Не один шейх, встречавшийся с Гертрудой по работе, пытался снискать ее начальственную благосклонность подарком – согласно традициям, заложенным в дни турецкого владычества. Когда однажды ей подарили арабского коня, она вернула его дарителю, покачав головой и улыбнувшись, но Коксу призналась, что животное было прекрасно и ей очень хотелось его оставить. Не успела закончиться неделя, как секретариат «выделил» ей прекрасную кобылу. В 1920 году Гертруда добавила к ней пони, маленького серого араба: «Он совсем молод, и его нужно дрессировать, так что мы предпринимаем приятные конфиденциальные прогулки с собаками перед завтраком, и он уже обучается.
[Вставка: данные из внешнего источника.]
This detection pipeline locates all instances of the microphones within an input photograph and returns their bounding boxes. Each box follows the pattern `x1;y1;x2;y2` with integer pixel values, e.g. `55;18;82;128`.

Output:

Умный, насколько возможно, исключительно хорошо прыгает и любит воду. Его копытца не делают ошибок».
Шейхи, поняв, что Хатун не принимает ценных подарков, стали искать обходные пути. Двое из них, чьи проблемы уже решились, подарили ей молодую газель. Ничего более приятного нельзя было придумать. Газель прыгала по саду, ела финики, упавшие с деревьев, и брала огурцы из рук. Ночью она спала, свернувшись в клубок, на веранде рядом со спальней Гертруды. «Очень милый зверь. Я теперь ищу мангуста», – писала Гертруда. Вскоре прибыл и мангуст – его принес юноша, сын мэра Багдада. «Обаятельнейшая зверушка. Сегодня утром сидел у меня на руке и ел яичницу, как христианин».
Еще с Каира Гертруда жила на Востоке на свое жалованье – 20 фунтов в месяц, – а щедрые годовые отчисления, накапливающиеся дома, не трогала. Хью в письмах задавал ей вопрос, что она хочет делать с этими деньгами.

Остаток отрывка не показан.